I have some questions for drupal experts here. It's the first time i'm using drupal. I have to make a website with multi-language support and "multiple access". What I mean with "multiple access" is that I need to have different content based on the visitor status. If he is a professional he will have access to different content and menu items. Whereas if he is not a professional he won't have access to this.

So, when users will come to this website, they will have to select their access : professional or non professional and their language. Those users have to be anonymous, they don't have to log in.

Can I do this with drupal ? Is there any advice you can give me ?

The simple solution I got so far is to have two differents drupal website (separate database) and have a simple web page where I have links to those drupal site. Is this the best solution ?

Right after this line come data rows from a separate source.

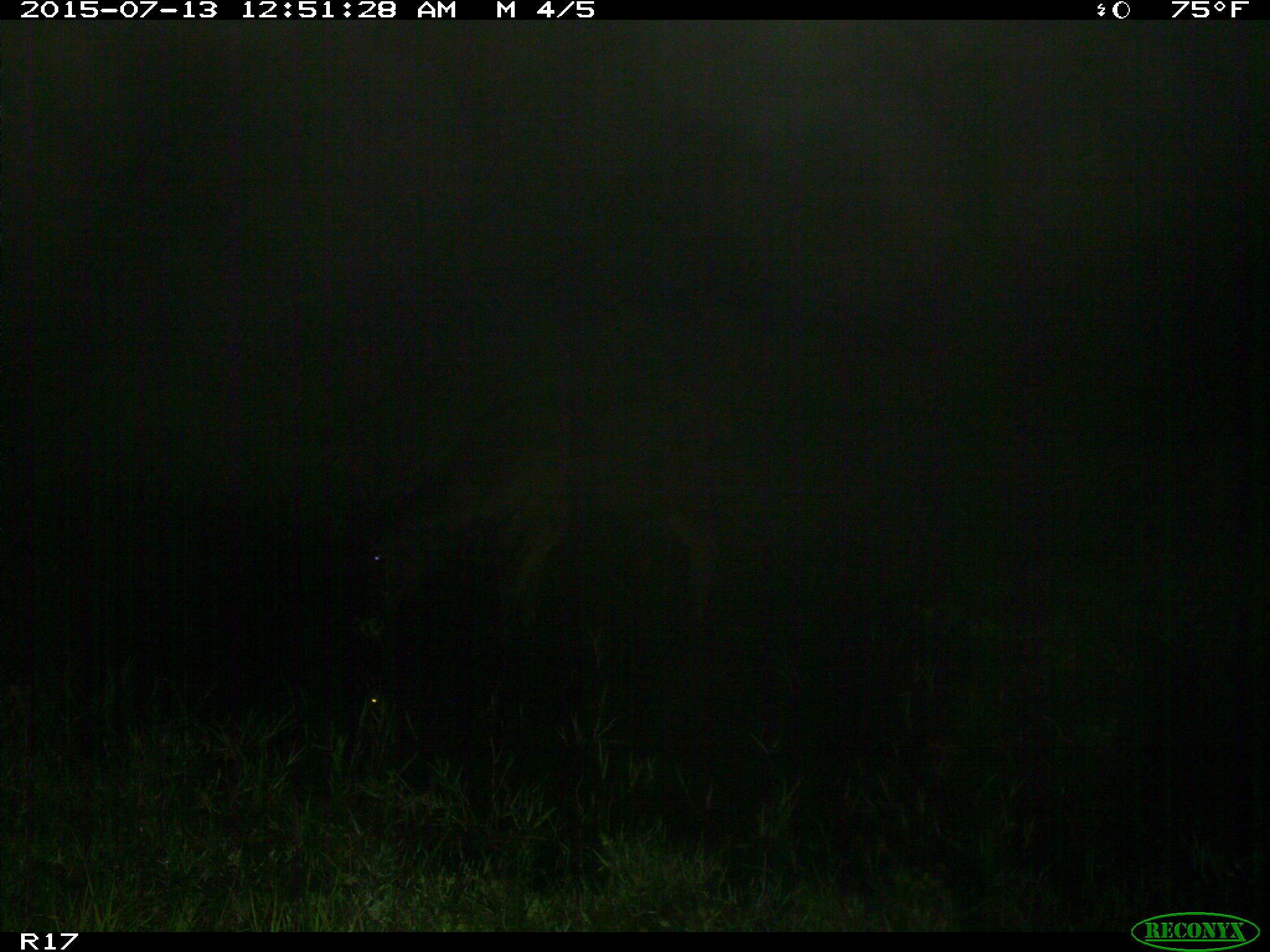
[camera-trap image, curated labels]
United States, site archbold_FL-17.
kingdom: Animalia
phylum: Chordata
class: Mammalia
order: Artiodactyla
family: Bovidae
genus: Bos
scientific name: Bos taurus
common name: domestic cow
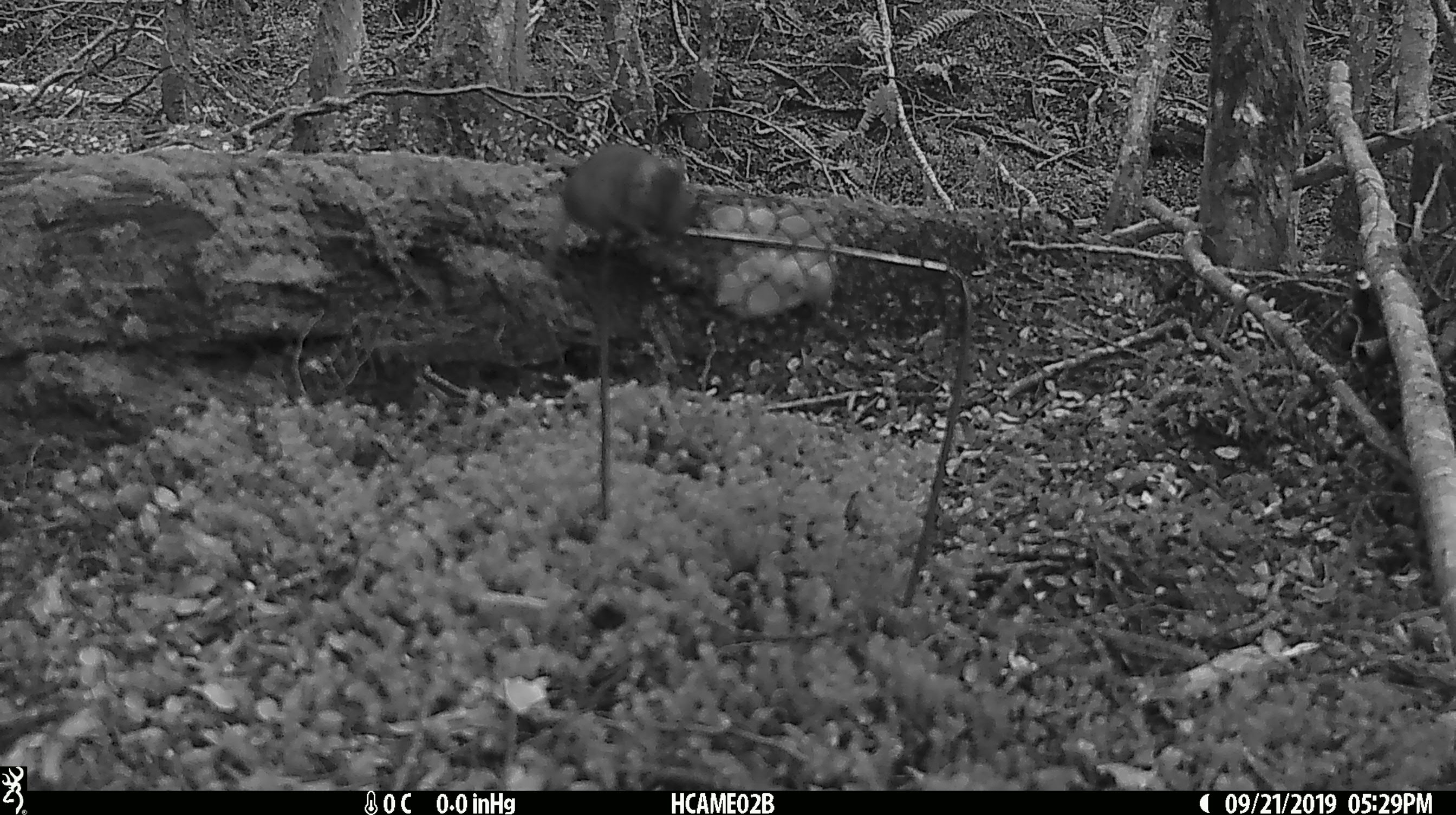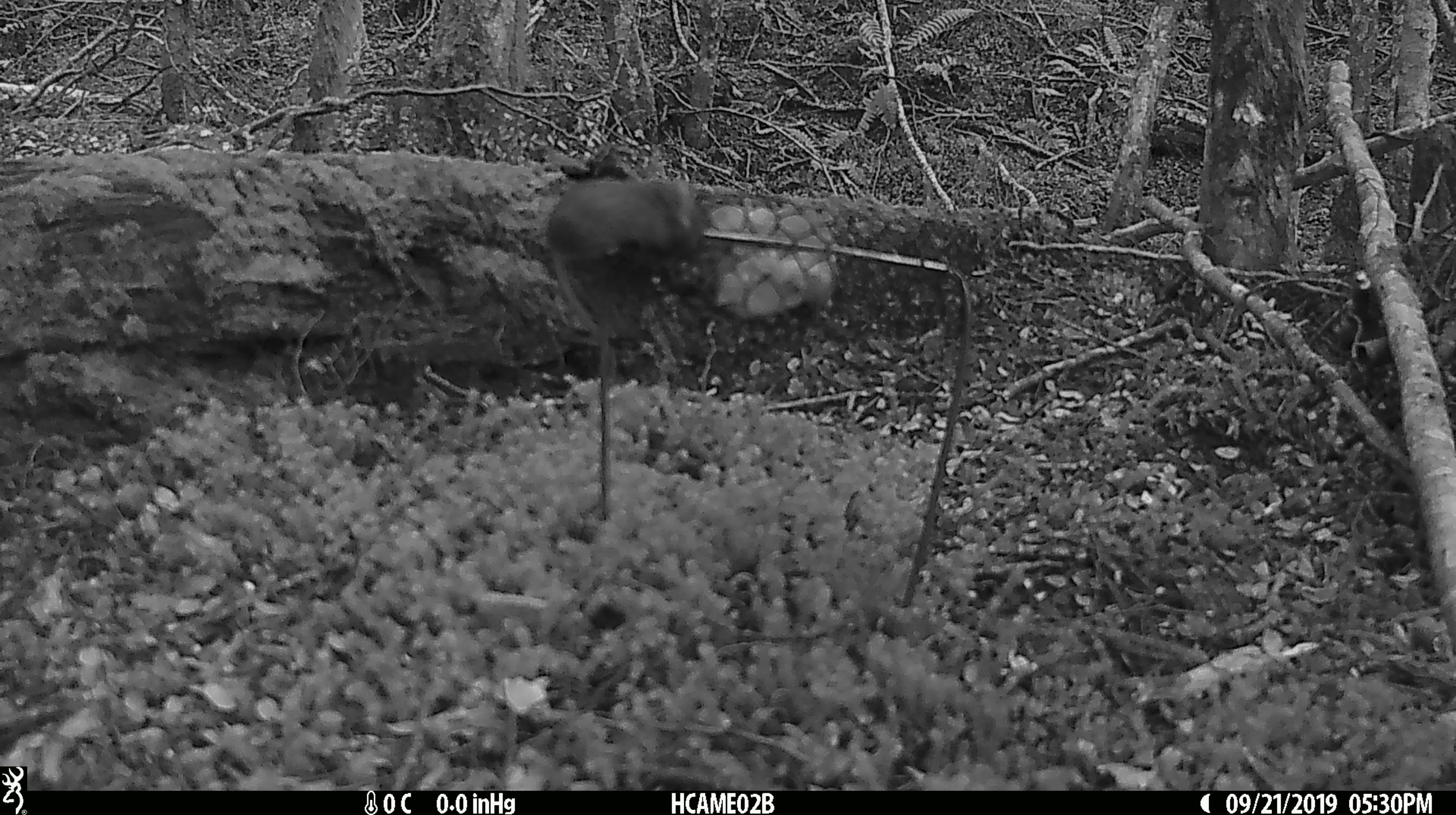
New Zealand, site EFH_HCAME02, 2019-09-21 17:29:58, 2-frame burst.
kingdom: Animalia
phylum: Chordata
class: Mammalia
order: Rodentia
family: Muridae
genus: Mus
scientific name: Mus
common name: mouse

Thanks a lot for your advices.

Sorry for bad english. I'm french.

Comments

Aerodynamo’s picture

Someone can correct me if I am wrong in saying this, but when you set up account permission on your site, you'll be setting up any sort of user roles that you'd like. For example, on my site, I have anonymous (those who haven't registered), members, moderators, and administrators. Each one has various permissions, meaning they all see different content (with the use of helpful, FREE modules).

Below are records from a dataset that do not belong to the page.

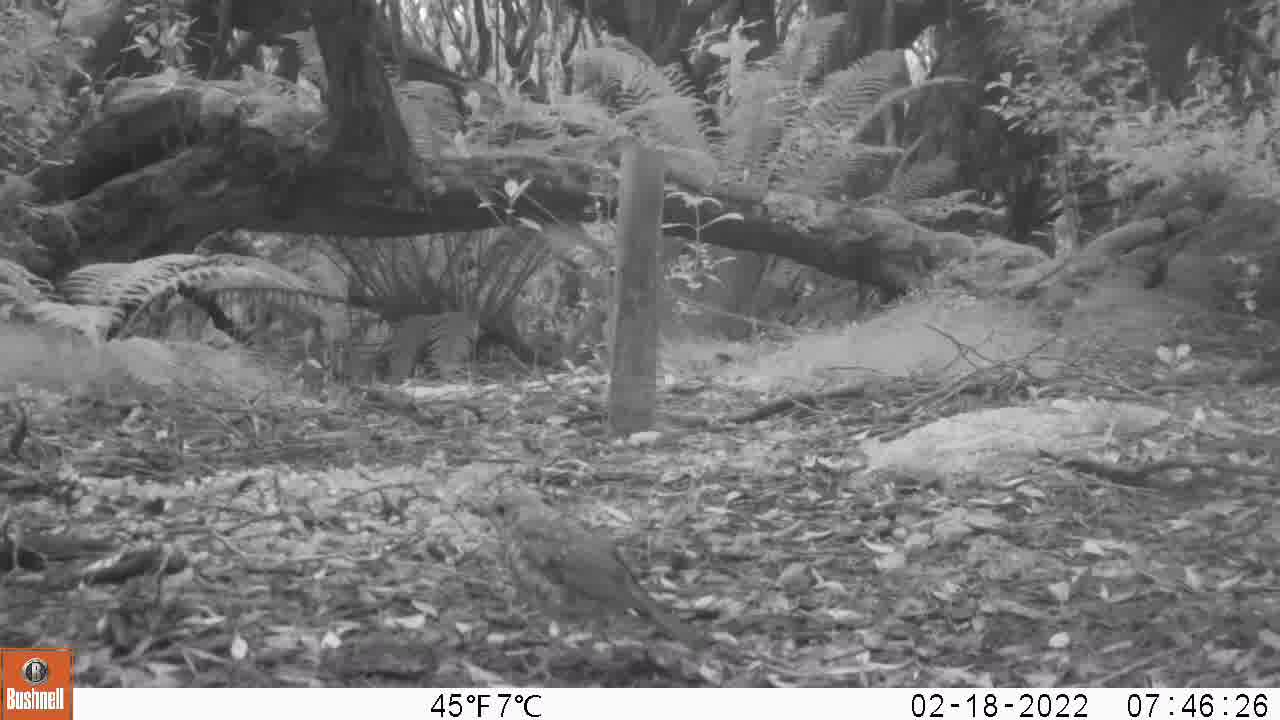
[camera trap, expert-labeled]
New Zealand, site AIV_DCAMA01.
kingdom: Animalia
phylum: Chordata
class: Aves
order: Passeriformes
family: Turdidae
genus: Turdus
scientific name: Turdus philomelos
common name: song thrush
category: thrush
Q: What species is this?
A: Thrush (song thrush) (Turdus philomelos).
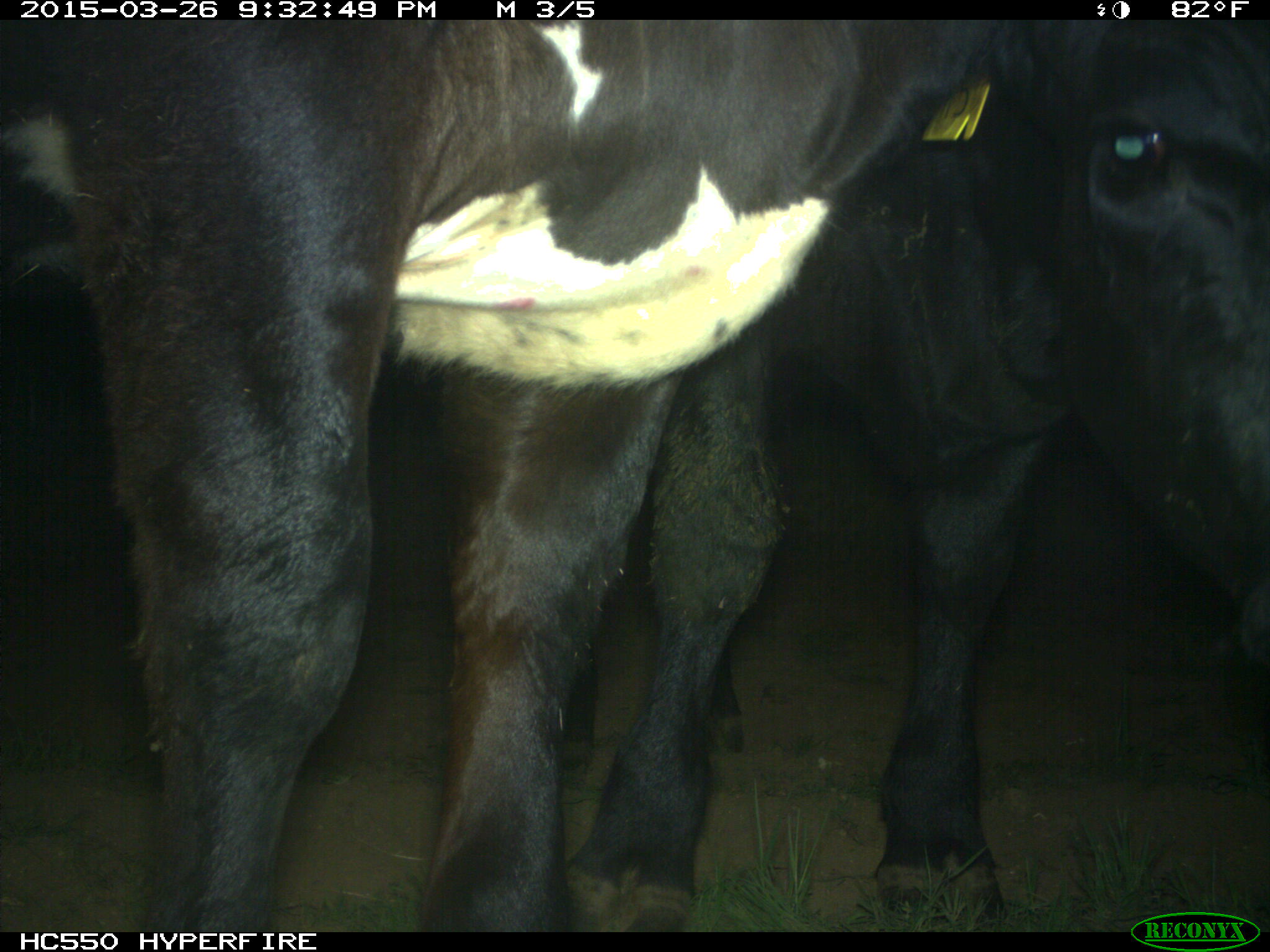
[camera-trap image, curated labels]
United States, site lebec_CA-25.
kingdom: Animalia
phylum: Chordata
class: Mammalia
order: Artiodactyla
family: Bovidae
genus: Bos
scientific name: Bos taurus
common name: domestic cow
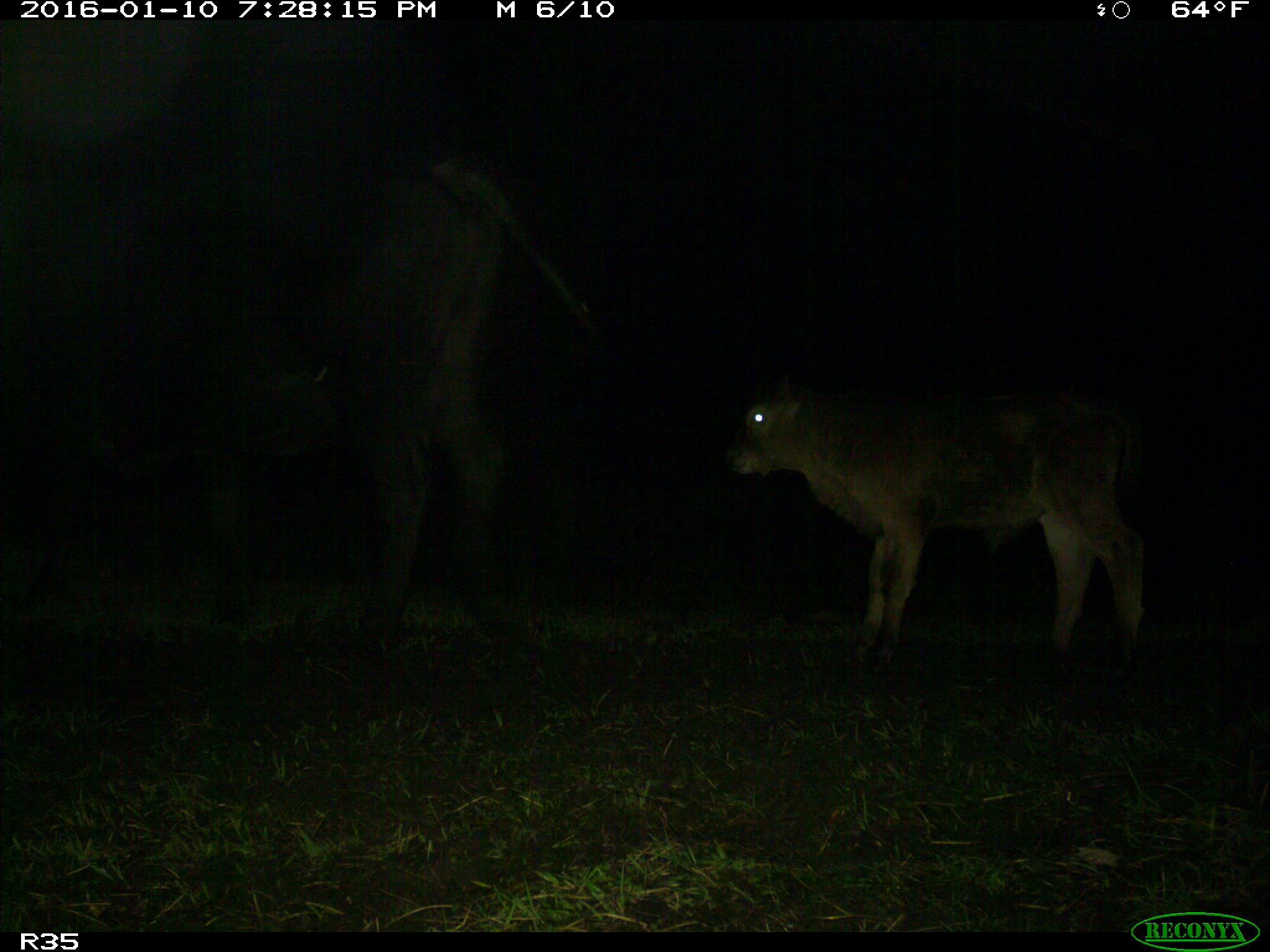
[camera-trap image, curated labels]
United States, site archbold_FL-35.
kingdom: Animalia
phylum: Chordata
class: Mammalia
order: Artiodactyla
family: Bovidae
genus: Bos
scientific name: Bos taurus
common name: domestic cow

It sounds like you'll have to get your professionals to register to the site, which is the easy way to do it. You can add modules to the website that will make it so when someone registers, they don't have to go through a lengthy process of playing e-mail tag and validating and etc., but simply entering a name and a password and connecting.

There may be workarounds, but this is the way I would do it.

CAZephyr’s picture

What you're looking for seems relatively straight forward. You have different choices, and depending on your priorities, you may prefer one over another.
Displaying different content for your users can be done from user action, or from user status. For registered users you can assign a role (such as professional or non), and the user would not be allowed to see content they are not cleared for. However, you indicated that the users in question are anonymous visitors, which means roles are out of the question. Letting the user select his status is also easy enough, but it can't be enforced (i.e. there is no way to prevent a user from selecting the wrong status).
Either can easily be done from within Drupal. For that matter, your simple solution is also easily accomplished in Drupal.
You could set up separate sections within your website. (If you wanted to, you could pull data from different dabases.) And then have a very simple front page that just has a few simple controls to chose the status to guide you to the section.

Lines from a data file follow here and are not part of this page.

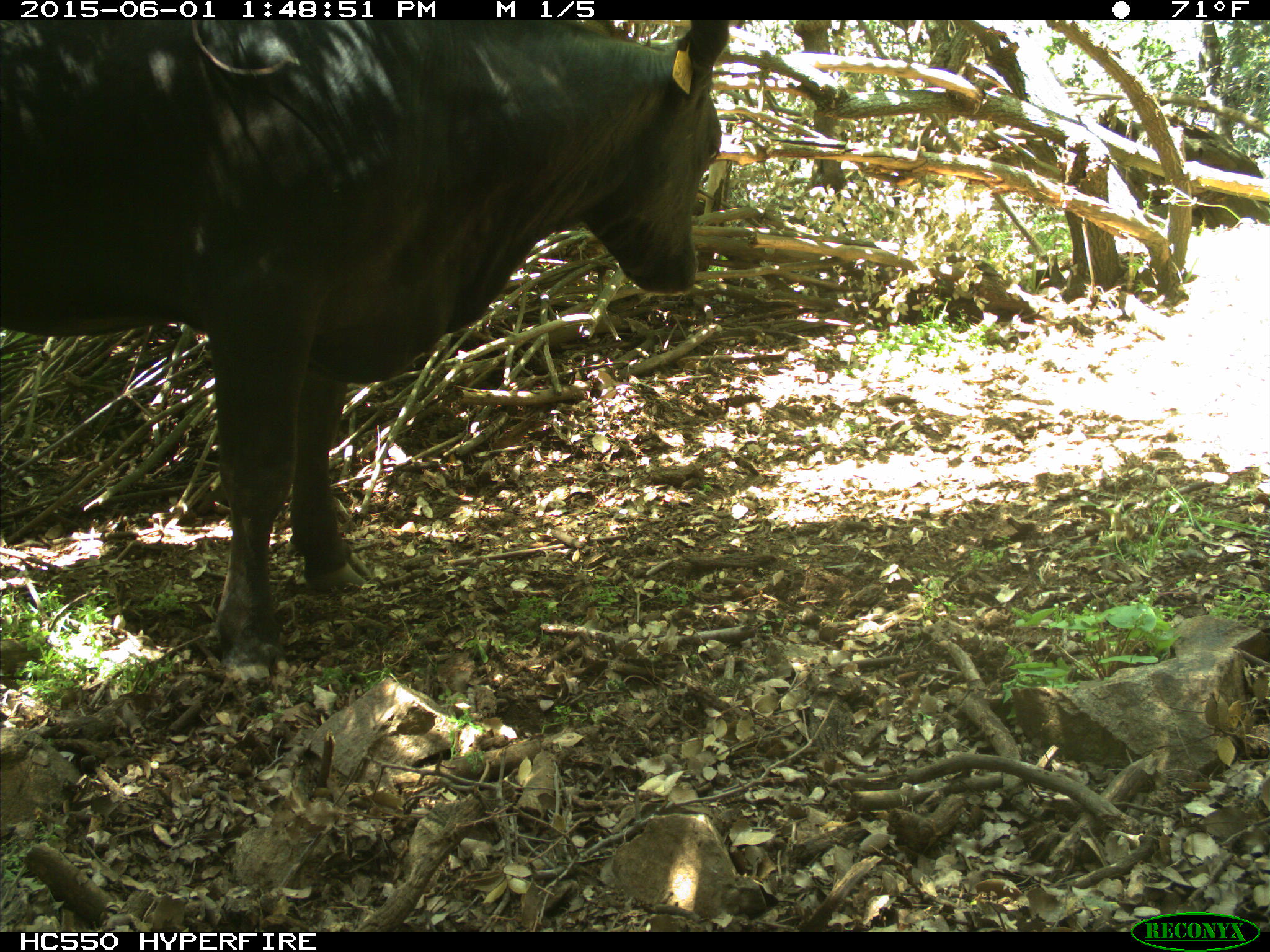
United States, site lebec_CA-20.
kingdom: Animalia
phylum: Chordata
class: Mammalia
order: Artiodactyla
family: Bovidae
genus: Bos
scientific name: Bos taurus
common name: domestic cow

You have a better idea than I do about how complex you see your website getting in the future. If you would like to set things up as separate websites (with or without different databases), you could. If you want to keep everything is one one website and have the front page link you to the right content, you can do that too.

Good luck.

WorldFallz’s picture

Whereas if he is not a professional he won't have access to this.

You realize there is no way to enforce this reliably with anonymous access (ie not logging in) unless you plan on doing some type of ip access control, right?